To identify candidate rules: cluster the escaped turns by content
pattern, look for recurring forms ("what do you think about X?",
"remind me to do Y", "schedule Z"), and evaluate whether those forms
should be added as custom patterns or handled by the extraction quality
rules.
A sudden change in any of these three metrics in the same direction almost always has the same root cause: the upstream agent changed its conversational style. New agent version, new system prompt, new conversational persona. The pre-filter pattern set is calibrated to a specific conversational style, and when that style drifts, the filter drifts with it — in whichever direction the new style differs from the old. The correct response is to sample recent rejections and recent passes, compare the distributions, and update the pattern set to match the new style.
Pre-filter vs extraction: the division of labor
Pre-filter rejects forms. Extraction rejects content. They are complementary, not redundant.
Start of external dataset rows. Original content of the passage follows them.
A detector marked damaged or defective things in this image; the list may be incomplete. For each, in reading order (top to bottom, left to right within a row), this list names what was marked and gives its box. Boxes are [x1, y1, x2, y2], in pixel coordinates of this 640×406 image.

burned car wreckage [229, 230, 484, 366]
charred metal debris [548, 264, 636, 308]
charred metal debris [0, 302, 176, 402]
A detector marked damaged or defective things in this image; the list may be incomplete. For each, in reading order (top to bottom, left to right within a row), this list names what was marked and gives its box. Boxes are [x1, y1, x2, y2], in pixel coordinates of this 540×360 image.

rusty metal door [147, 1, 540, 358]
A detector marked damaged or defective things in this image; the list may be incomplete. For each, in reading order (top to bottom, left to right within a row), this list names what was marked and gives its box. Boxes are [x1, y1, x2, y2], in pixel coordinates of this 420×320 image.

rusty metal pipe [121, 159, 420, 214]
Pre-filter knows about the shape of a turn: is it short? does it look like a greeting? does it begin with a tool call marker? It does not know — and should not try to know — whether the content of a surviving turn is worth storing. That judgment requires understanding the semantics of the turn, which requires an LLM.
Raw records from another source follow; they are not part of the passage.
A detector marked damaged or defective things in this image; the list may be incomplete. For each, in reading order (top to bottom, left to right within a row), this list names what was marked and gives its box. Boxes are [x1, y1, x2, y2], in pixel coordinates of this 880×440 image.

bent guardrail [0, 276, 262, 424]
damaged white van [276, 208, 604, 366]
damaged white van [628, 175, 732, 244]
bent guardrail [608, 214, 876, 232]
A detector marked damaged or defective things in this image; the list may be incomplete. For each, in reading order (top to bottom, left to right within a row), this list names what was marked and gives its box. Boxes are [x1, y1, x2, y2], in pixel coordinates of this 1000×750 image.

Extraction knows about the content of a surviving turn: is there a grounded fact here? is this transient? is this speculative? It does not know — and cannot cheaply know — whether the turn was a greeting, because by the time extraction runs, the greeting turns have already been dropped.
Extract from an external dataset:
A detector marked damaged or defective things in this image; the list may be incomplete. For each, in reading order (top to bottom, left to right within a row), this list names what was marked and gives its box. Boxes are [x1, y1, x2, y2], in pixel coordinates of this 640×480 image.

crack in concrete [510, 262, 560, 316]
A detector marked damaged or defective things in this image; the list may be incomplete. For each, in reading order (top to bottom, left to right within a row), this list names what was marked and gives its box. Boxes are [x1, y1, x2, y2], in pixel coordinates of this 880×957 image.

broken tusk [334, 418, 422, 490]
The failure mode of conflating these roles is over-engineering the pre-filter. Engineers who observe high extraction no-candidate rates sometimes try to move content filtering into pre-filter: "if the turn is a question, reject it". This works for some question forms ("what's the weather?") and fails for others ("who manages the project? I think it might be Priya"). A question is a form, but it is not a reliable proxy for low extractable content. The correct intervention is to tighten the extraction quality rules, not to add question-detection to the pre-filter.
Similarly, the failure mode of under-engineering the pre-filter is relying on extraction to do what pattern matching should do. If 30% of extraction calls are consuming LLM budget to reject "hi how are you" turns, the pre-filter is not doing its job. Adding the greeting pattern costs nothing and saves $750/day at 1M turns/day.
Keep the boundary clean. Pre-filter owns forms. Extraction owns content. Neither should encroach on the other.